The D.C. Court of Appeals, at 430 E St. NW
bakdc/Shutterstock

The nonprofit D.C. Preservation League (DCPL) wants to have roughly 71 acres in Judiciary Square—the Northwest neighborhood housing local and federal courthouses—classified as a historic district. The Historic Preservation Office announced the group’s request on Tuesday.

The area targeted for historic preservation is approximately circumscribed by Constitution and Pennsylvania avenues NW and C Street NW to the south, Third and Fourth streets NW to the east, G Street NW to the north, and Sixth Street NW to the west, according to DCPL’s application. The central square itself, measuring 18 acres, is surrounded by five courthouses and the Pension Building, which today hosts the National Building Museum. (That building, constructed in the 1880s, was designed by Montgomery C. Meigs, a Civil War-era engineer.)

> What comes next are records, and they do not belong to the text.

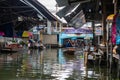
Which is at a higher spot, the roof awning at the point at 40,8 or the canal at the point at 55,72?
the roof awning at the point at 40,8

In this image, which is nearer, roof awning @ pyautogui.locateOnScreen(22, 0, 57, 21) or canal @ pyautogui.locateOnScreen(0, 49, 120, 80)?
canal @ pyautogui.locateOnScreen(0, 49, 120, 80)

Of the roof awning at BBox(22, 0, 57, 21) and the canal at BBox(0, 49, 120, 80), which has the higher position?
the roof awning at BBox(22, 0, 57, 21)

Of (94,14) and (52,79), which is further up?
(94,14)

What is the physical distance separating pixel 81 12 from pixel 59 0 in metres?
8.20

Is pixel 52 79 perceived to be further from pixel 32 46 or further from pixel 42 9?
pixel 32 46

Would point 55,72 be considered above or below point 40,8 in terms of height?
below

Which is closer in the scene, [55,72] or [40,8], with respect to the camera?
[55,72]

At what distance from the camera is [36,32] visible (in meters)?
72.4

The overall site also contains land that originally featured in Pierre L’Enfant’s 1791 plan for the city. “These squares include single- and multi-family dwellings, commercial structures, federal and municipal government buildings, and one house of worship,” DCPL writes in its application. “Their diverse building types and styles reflect layers of development that began in the early 19th century.” The site’s architecture has Classical Revival and Italianate aspects.

Proposed Judiciary Square historic district
D.C. Preservation League, via D.C. government

“Judiciary Square and the four squares that lie to its south are bound together by landscaped spaces that include the National Law Enforcement Memorial and John Marshall Park, as well as John Marshall Plaza, which provides a clear visual axis between the National Mall and Old City Hall on the south side of Judiciary Square,” DCPL says. “These spaces contain statuary, fountains, and other artistic objects of note.” Among the government buildings in Judiciary Square is the D.C. Court of Appeals, at 430 E St. NW. Elliott Woods, once Architect of the Capitol, designed its current form in the early 1900s. A statue of Abraham Lincoln is outside.

The D.C. Historic Preservation Review Board still must hold a hearing on DCPL’s nomination of Judiciary Square. In other neighborhood news, D.C. lawmakers have proposed officially renaming One Judiciary Square, the District government building at 441 4th St. NW (which is not included in the application for historic designation), after late Mayor Marion S. Barry.